## Available data
=== Begin Enclosure ===

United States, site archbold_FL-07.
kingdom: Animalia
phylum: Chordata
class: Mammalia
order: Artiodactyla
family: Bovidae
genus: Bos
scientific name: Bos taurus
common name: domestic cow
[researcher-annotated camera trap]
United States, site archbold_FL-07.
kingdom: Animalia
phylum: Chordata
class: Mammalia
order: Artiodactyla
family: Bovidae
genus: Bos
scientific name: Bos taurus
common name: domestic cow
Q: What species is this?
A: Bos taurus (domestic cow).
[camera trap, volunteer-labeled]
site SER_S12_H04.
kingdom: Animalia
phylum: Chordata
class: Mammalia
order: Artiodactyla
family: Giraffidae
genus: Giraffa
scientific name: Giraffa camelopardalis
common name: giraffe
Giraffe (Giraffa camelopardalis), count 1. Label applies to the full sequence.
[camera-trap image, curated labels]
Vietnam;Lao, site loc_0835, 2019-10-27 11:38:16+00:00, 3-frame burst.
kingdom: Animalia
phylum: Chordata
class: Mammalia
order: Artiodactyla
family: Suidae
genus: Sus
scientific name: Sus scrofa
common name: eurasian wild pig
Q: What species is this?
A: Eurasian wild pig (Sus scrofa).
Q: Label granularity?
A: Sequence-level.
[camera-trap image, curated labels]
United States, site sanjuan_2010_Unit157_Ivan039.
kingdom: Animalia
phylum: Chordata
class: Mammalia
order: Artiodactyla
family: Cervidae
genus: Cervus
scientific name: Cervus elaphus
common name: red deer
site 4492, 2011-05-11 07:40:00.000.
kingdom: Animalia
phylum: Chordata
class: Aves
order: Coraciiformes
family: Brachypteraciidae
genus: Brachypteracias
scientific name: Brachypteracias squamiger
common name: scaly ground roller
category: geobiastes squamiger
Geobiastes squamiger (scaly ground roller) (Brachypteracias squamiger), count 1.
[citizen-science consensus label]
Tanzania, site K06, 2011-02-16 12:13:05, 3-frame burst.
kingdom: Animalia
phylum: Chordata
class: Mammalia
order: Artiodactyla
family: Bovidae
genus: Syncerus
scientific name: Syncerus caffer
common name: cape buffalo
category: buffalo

=== End Enclosure ===

## Your objective
Could you reproduce the lines above, from the one that holds "family: Cervidae" through the last, exactly as they stand?

## Written answer
family: Cervidae
genus: Cervus
scientific name: Cervus elaphus
common name: red deer
site 4492, 2011-05-11 07:40:00.000.
kingdom: Animalia
phylum: Chordata
class: Aves
order: Coraciiformes
family: Brachypteraciidae
genus: Brachypteracias
scientific name: Brachypteracias squamiger
common name: scaly ground roller
category: geobiastes squamiger
Geobiastes squamiger (scaly ground roller) (Brachypteracias squamiger), count 1.
[citizen-science consensus label]
Tanzania, site K06, 2011-02-16 12:13:05, 3-frame burst.
kingdom: Animalia
phylum: Chordata
class: Mammalia
order: Artiodactyla
family: Bovidae
genus: Syncerus
scientific name: Syncerus caffer
common name: cape buffalo
category: buffalo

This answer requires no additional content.